The report, citing data from the National Restaurant Association, said that 15% of restaurant owners added surcharges or fees to checks due to higher costs last year. And a recent report from Square found that 3.7% of the restaurant transactions it processed in the second quarter included a fee, more than twice the amount from two years ago.
While the White House has gone after a range of so-called “junk fees” such as undisclosed service charges for concert tickets, the Federal Trade Commission (FTC) is expected to publish a rule banning businesses from “charging hidden and misleading fees” in the fall.
Restaurants, however, say their fees and surcharges help them stay in business and compensate their workers fairly, the report added.
“The challenge for the restaurants is that not all fees are junk fees. … People know what they’re paying for when it comes to most fees that are on a restaurant bill,” Sean Kennedy, executive vice president of public affairs for the National Restaurant Association, told the network.
The report said some customers may not agree, pointing to a Denver restaurant worker who said in a public comment responding to the FTC’s proposal that while his employer claims fees are “equitably distributed to the staff,” the restaurant actually holds onto 30% of the proceeds.
Consumers, meanwhile, are also getting fed up with “tipflation, the upward march of the tips paid at the table and for delivery, which adds to the bill and subtracts from diners’ wallets,” as PYMNTS wrote earlier this month.
As our reporting on the perceptions around inflation shows, around three-quarters of consumers have noticed the impact of price increases from their favorite restaurants.
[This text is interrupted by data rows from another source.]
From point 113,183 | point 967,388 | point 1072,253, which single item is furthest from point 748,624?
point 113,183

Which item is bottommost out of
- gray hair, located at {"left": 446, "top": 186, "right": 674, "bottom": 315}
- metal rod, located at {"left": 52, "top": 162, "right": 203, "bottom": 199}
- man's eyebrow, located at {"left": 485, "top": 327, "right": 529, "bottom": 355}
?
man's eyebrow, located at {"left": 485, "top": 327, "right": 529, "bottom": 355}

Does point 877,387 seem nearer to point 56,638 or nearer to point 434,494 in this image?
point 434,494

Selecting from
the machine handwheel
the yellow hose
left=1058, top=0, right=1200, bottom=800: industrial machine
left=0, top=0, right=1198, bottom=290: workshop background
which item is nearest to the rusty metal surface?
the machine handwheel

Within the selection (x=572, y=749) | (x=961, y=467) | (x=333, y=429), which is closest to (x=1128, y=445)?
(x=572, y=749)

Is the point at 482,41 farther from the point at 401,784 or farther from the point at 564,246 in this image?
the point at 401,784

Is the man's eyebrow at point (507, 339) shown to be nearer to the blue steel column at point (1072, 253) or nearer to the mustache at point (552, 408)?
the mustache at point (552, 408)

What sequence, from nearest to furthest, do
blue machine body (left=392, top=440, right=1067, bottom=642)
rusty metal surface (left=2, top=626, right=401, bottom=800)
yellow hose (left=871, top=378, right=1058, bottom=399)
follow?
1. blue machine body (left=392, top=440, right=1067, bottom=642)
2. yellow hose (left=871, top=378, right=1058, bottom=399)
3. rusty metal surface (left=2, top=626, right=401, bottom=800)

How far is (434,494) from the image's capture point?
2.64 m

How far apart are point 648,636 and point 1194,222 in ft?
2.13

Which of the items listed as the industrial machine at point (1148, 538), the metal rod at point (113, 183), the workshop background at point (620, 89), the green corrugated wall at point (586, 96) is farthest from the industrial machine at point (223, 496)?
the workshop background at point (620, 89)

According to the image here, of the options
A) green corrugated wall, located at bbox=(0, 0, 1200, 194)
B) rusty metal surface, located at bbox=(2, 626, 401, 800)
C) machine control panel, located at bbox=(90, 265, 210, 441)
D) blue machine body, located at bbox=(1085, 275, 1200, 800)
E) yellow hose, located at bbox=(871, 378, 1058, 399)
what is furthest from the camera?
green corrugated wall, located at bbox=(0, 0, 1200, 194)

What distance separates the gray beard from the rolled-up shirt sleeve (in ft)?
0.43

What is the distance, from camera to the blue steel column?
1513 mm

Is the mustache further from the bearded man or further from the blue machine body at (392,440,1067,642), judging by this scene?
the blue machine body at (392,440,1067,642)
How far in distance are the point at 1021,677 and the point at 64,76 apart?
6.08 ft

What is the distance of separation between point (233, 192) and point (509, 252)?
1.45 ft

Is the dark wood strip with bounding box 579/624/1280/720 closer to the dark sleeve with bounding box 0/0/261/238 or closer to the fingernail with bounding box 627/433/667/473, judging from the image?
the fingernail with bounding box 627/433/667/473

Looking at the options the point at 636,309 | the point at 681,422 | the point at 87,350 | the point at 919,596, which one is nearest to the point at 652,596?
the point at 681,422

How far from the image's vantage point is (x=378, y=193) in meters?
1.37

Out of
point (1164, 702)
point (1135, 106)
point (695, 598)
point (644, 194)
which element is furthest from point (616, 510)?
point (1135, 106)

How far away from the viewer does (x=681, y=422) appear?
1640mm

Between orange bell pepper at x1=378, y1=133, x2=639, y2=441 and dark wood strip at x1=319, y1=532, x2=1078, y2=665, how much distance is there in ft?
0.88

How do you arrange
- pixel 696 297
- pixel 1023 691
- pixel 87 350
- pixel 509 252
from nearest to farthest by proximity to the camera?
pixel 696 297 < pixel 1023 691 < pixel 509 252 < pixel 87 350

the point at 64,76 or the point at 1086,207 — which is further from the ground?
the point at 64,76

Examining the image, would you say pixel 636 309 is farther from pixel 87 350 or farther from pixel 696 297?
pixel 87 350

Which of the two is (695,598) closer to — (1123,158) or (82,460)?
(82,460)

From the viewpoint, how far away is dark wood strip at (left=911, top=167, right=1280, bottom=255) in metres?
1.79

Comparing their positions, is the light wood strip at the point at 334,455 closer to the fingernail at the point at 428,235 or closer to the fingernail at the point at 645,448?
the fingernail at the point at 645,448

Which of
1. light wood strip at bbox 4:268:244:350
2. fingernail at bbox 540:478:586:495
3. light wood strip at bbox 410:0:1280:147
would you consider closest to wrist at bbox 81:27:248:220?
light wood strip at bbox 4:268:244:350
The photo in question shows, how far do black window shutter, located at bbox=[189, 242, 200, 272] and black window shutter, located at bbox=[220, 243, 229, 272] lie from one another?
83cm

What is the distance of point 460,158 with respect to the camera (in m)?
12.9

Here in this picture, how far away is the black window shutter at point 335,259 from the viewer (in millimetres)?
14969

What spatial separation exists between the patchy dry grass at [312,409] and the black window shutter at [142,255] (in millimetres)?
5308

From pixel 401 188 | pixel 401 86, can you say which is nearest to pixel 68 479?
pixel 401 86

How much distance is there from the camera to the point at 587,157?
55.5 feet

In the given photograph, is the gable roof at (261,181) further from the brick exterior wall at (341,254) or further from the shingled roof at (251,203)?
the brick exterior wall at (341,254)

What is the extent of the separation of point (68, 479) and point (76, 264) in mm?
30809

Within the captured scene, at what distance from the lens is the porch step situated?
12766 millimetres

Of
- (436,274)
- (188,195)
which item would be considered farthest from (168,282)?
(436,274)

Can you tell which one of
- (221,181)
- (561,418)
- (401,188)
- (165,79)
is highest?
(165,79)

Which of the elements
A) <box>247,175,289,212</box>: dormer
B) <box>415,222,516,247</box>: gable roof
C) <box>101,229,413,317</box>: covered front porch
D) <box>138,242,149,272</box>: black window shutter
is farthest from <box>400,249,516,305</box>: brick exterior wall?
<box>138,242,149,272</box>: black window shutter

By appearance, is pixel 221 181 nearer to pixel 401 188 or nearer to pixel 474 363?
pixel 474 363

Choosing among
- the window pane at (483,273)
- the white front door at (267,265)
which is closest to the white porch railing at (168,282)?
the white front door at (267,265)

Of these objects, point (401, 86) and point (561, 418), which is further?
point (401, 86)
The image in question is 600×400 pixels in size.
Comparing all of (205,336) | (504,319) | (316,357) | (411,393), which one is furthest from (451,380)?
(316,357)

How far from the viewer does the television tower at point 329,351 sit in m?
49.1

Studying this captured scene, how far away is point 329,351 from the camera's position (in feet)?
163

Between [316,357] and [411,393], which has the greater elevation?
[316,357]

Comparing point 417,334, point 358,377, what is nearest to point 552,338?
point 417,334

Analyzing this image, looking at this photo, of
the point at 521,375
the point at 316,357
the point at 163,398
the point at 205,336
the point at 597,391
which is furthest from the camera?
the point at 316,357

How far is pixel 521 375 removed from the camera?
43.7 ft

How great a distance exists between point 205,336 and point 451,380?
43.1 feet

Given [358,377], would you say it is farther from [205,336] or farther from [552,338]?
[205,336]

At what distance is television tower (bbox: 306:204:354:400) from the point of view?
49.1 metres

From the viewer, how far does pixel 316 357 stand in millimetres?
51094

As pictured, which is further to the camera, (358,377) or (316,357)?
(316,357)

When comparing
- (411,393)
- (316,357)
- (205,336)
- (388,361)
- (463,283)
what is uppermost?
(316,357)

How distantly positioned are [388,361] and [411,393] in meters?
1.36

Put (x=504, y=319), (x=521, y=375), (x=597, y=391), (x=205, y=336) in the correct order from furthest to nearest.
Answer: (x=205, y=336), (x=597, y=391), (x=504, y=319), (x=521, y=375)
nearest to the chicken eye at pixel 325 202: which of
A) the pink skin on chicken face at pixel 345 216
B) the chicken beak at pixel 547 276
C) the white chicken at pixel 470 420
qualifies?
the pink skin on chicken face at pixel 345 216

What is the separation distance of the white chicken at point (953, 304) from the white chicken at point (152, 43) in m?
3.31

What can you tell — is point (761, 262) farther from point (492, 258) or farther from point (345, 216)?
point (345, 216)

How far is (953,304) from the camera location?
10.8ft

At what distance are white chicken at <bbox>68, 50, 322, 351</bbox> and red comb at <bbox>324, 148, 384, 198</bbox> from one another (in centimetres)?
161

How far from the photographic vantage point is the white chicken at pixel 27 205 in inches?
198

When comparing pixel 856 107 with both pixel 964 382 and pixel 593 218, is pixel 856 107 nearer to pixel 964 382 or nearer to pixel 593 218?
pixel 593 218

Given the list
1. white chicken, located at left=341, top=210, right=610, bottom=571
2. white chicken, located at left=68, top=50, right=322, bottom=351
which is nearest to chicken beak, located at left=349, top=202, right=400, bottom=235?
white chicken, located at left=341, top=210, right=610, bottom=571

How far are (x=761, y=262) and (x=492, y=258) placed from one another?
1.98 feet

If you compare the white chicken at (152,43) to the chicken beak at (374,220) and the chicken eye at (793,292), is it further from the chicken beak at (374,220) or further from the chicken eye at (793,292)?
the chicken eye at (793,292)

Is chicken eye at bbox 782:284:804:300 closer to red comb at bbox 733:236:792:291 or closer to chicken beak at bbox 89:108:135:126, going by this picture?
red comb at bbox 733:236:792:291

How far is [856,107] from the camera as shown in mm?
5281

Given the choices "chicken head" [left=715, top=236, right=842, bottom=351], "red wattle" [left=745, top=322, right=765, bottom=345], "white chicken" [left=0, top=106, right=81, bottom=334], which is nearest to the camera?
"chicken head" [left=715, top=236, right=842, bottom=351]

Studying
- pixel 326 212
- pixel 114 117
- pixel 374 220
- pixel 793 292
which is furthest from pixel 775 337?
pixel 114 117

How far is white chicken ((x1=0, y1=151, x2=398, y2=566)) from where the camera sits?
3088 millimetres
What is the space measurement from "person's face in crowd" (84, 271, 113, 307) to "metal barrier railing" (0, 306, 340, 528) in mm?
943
The pinch is being seen at table service restaurants and quick-service eateries alike, with indications that delivery apps are denting consumers’ wallets as well.
The PYMNTS Intelligence report “Tipflation Is Changing Spending Habits of 1 in 6 Consumers” found that consumers across all income groups are spending less due to tips driving up the cost of goods and services.
“Data showed that 29% of consumers say tipping has gotten out of hand, as it seems they are universally being prompted at the point of sale to sign off on some level of suggested tipping,” PYMNTS wrote. “A full 17% of respondents to our surveys said that they have actually cut back on spending on items — including food and delivery — because the tipping aspect makes things cost too much.”